◆ READING TEXT:
+ + +
Our Princess, Her Frog and the Drama that Ensued

     I think the major drug companies that keep peddling all of their miracle cures should start to work on some form of parenting prozac...


     maybe it would be more like xanax...you know, kind of a situational thing...prozac takes too long to get into the system. I need something in the moment, right away, after I feel like I've been riding an emotional roller coaster with my children for several hours, to calm my poor nervous system...I'm not sure I can take one more bruised knee, emergency neosporin application on a large blister, or an almost dead frog that prompted tears from both of the little people in our house and severe shock to the mother of the little people earlier today.


     It has been an eventful day and it is only 2:30, though the major issues that I will relate have all taken place in the last 2 hours and before I take a nap to sleep it off (my alternative to the parenting xanax I don't have) I will relate the story to you.


     It is a beautiful day here in Buffalo-- a very welcomed blessing after the long winter we have had. The girls and I were outside for most of the late morning and early afternoon. I was cutting the grass (yes ladies, sometimes I actually cut the grass! I figure if I'm outside with the girls anyway I might as well get it done. If left to Scott to do later he'd need me to watch the girls so that he could do it, so I'd rather do it earlier in the day so that he can hang with the girls later and I can do something more exciting...like run off the big pile of homemade mac & cheese that I couldn't control myself around at lunch time today!).


     The girls were swinging and running and sliding down their slide, quite happy for the most part. Ava had stopped crying about her blister (for which I had changed the band-aids 3 separate times already...one in response to a curdling scream that nearly took the breath out of me while I was trying to fix the girls lunch. She had new band-aids on, socks I demanded she not take off and momentarily seemed to have forgotten about the threatening wound). We eventually brought Elmo outside to also swing and somehow that seems to be where all of the drama started...


     I had cut the grass in the backyard before lunch and was going to venture out front to finish the job afterwards. Ava was happily swinging, I helped Ella put a corduroy polka dotted vest on Elmo because she insisted he would be cold otherwise and off she went to swing him.




     I managed to cut two long strips of grass on the side of the house when I saw Elmo's swing and Ava's swing simultaneously come back and mange to knock Ella to the ground. I ran to her, picked her up, calmed her down, wiped her tears and convinced her everything was o.k. I went back to the lawn mower...several more strips into lawn cutting I saw something move in front of me and let out a loud shriek as a rather large frog hopped in front of the mower startling the momma who doesn't like bugs or frogs or other outdoor thingy's with legs to be near me.


     The girls heard my scream and came running. Ella seemed a bit startled by the sight of the hopping reptile but Ava, who has been attempting to prove her bravery about things like worms and frogs tried to catch him. She finally did. She was petting him and holding him and it was really pretty cute. I was so gosh darned proud of her because I don't think I've ever so much as come close to even touching a frog with one finger in my life. I ran inside to grab the camera and managed to snap this shot of her trying to pick him up again.


(alright, I know the frog doesn't look very big here, but I swear he was in like the 75th percentile as far as local yard frogs go.)




     Next thing you know little miss Ella looks down, takes her chunky brown shoe and faster than I could stop her picks up her foot and stomps on the poor little guy right in front of Ava!!!
+ + +
(Records)

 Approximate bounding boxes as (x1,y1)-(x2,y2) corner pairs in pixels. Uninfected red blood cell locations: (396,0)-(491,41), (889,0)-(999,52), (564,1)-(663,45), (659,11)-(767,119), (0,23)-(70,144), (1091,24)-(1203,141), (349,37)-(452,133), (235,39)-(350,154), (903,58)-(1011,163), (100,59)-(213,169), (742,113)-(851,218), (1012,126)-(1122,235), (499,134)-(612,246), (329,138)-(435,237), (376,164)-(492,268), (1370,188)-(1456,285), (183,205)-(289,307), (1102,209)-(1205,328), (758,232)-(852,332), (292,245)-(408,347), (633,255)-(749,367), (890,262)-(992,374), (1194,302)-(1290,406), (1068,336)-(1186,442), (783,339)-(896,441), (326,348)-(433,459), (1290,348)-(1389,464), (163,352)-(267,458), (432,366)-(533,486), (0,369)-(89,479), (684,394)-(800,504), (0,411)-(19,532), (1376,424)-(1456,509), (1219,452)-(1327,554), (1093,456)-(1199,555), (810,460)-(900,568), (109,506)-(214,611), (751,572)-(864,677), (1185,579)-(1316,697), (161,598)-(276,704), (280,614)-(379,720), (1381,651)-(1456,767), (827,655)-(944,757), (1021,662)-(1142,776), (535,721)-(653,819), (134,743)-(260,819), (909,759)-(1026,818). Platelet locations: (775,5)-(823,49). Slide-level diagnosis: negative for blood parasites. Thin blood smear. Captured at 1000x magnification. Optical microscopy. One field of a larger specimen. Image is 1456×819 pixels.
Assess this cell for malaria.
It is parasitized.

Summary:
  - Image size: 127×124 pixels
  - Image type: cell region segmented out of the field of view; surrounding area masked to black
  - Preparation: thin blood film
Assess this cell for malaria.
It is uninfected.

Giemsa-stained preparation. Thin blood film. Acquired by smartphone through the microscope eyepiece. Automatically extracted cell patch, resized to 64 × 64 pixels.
+ + +
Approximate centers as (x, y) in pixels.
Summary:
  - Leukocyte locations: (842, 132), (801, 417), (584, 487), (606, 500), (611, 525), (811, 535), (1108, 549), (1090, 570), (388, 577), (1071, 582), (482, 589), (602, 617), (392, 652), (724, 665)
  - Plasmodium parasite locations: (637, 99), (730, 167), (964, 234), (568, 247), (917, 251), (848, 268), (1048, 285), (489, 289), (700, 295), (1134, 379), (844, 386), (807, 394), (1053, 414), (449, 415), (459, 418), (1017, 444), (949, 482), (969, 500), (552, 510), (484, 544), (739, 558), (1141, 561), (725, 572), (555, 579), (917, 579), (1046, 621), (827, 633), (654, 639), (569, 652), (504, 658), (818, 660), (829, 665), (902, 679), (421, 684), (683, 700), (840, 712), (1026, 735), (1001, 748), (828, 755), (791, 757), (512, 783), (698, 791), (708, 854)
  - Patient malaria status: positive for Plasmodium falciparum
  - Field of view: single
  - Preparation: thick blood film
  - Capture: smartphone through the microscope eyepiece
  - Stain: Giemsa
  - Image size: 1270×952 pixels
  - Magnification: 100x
+ + +
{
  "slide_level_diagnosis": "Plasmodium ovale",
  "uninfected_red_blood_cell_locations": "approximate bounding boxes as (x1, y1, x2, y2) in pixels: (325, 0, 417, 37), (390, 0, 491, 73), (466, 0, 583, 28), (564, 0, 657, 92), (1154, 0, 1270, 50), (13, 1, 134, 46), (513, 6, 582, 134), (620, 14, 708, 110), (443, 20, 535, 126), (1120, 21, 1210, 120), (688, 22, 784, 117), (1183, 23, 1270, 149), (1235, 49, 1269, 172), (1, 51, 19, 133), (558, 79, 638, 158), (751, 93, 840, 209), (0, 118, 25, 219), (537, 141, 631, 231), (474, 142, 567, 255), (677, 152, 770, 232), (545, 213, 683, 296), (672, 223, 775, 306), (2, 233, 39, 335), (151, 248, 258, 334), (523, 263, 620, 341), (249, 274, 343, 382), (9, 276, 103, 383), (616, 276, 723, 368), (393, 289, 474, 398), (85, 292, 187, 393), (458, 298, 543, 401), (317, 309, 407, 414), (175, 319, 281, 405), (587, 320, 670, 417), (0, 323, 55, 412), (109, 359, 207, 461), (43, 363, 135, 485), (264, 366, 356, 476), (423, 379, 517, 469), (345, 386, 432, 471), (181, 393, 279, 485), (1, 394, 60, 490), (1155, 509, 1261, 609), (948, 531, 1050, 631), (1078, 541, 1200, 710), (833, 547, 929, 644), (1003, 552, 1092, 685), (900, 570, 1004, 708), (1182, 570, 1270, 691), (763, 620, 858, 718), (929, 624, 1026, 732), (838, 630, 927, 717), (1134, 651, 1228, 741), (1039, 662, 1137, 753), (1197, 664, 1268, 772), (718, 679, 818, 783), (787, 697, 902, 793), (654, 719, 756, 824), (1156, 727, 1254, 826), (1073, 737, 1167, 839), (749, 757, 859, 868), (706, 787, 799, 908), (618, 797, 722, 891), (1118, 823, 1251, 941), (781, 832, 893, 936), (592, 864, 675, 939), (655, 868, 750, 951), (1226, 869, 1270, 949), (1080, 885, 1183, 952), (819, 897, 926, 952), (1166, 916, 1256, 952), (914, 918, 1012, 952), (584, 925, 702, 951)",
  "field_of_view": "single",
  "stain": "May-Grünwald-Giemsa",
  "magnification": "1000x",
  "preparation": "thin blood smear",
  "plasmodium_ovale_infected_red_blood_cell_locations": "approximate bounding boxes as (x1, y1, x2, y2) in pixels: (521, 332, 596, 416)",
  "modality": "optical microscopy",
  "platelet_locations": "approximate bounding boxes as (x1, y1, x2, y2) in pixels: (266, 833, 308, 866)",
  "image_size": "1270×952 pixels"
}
+ + +
◆ WHAT TO WORK ON:
A: Can you write out the stretch of the frog story from "maybe it would" through "people earlier today."?
B: How would the blog post about the girls and the frog go on? Extend it from the point where it stops.

◆ OUTPUTS FOR THE TASKS:
A:
maybe it would be more like xanax...you know, kind of a situational thing...prozac takes too long to get into the system. I need something in the moment, right away, after I feel like I've been riding an emotional roller coaster with my children for several hours, to calm my poor nervous system...I'm not sure I can take one more bruised knee, emergency neosporin application on a large blister, or an almost dead frog that prompted tears from both of the little people in our house and severe shock to the mother of the little people earlier today.

B:
     My mouth dropped in shocked silence and my eyes must have been as wide as anything as I stood gapping and then screamed at Ella that that was "Bad. Bad. Bad!!!"


     Ava, of course, broke into a fit of weeping tears right away. I think I've mentioned she is the most sensitive child on the face of the planet.


     Through tears and sobs she starts screaming, "Mommy. Mommy. Mommy. He was a nice little frog and....sniffle, sniffle, sob, sob... and I was having fun with him and Ella just STOMPED him!!!"


     She was so angry and so sad-- the poor thing.


    Ava is just standing next to the poor frog and wants me to go pick her up, but I'm standing like 8 feet away and won't go any closer because I'm afraid there are frog guts all over the grass and I don't want to see the poor smooshed frog.


     I beckon her to come to me and she finally does. All the while, Ella sneaks behind me and goes back to pushing Elmo.


    "Look mommy. I pushing Elmo," she says with a grin, hoping I will be impressed enough to forget what she has just done to the frog.


     I'm pretty upset and sad for Ava and yell at her and tell her to go inside and up to her room.


     Now she starts sobbing and Ava is still sobbing and I run in the house and open the basement door and beckon my poor husband from his work because I don't think I can handle the situation alone anymore.


     I quickly fill him in and tell him to go outside and inspect the scene of the accident. He willingly obliges with Ava trailing behind him.


     Well, as it turns out, this little frog must have some serious connections up above or the guardian angel that trails Ella around to keep her out of trouble must have interceded because Scott went out with Ava and that poor little guy was still in the grass and able to hop.


    ....phew....


     I went inside and upstairs to find that Ella had crawled into her crib in her dark bedroom (the blinds were all down and the lights off). She's just standing in her crib crying that she is tired. "Mommy, I tired. I tired. I tired." over and over again. 


    You think you're tired? is what I wanted to say. 


    Instead,  I washed her hands  and we had a nice little talk about how you don't stomp on little animals. That it, plain and simple, is not very nice.


   " You wouldn't like it very much if someone just stomped on your stuffed ladybug there, would you?" I asked, hoping to make a connection. 


    "You mean like this?" She says to me as she proceeds to step on it. 


     Oh boy.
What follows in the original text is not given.